▸ **Your task**:
Transcribe exactly the lines that fall between the one holding "family: Equidae" and the one holding "content: unidentified animal", inclusive, from the entries below.

▸ **Exercise data**:
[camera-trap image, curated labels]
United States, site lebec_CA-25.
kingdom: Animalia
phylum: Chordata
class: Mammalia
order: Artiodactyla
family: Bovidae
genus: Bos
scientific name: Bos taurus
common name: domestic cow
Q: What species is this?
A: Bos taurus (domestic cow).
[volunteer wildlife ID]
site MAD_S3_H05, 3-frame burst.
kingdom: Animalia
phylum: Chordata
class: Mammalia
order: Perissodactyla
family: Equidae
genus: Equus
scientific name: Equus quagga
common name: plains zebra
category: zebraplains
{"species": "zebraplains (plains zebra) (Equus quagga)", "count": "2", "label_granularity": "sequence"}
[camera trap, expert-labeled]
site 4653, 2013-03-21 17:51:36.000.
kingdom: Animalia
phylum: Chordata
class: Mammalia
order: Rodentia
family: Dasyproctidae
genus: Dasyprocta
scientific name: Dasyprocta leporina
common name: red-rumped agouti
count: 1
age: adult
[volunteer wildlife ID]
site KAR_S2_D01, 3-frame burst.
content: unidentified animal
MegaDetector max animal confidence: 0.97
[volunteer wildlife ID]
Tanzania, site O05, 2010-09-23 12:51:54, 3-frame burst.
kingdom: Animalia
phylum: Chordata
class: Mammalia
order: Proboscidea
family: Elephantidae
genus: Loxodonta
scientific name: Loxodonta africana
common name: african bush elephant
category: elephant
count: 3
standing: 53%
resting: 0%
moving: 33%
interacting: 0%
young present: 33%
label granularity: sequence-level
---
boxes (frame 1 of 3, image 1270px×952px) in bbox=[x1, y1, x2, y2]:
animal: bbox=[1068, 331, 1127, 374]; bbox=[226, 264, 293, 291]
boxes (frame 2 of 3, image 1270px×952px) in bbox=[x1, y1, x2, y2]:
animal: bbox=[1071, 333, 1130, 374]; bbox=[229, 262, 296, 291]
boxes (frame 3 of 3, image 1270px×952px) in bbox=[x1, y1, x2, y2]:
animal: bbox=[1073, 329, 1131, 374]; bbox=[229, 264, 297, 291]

▸ **Solution for this task**:
family: Equidae
genus: Equus
scientific name: Equus quagga
common name: plains zebra
category: zebraplains
{"species": "zebraplains (plains zebra) (Equus quagga)", "count": "2", "label_granularity": "sequence"}
[camera trap, expert-labeled]
site 4653, 2013-03-21 17:51:36.000.
kingdom: Animalia
phylum: Chordata
class: Mammalia
order: Rodentia
family: Dasyproctidae
genus: Dasyprocta
scientific name: Dasyprocta leporina
common name: red-rumped agouti
count: 1
age: adult
[volunteer wildlife ID]
site KAR_S2_D01, 3-frame burst.
content: unidentified animal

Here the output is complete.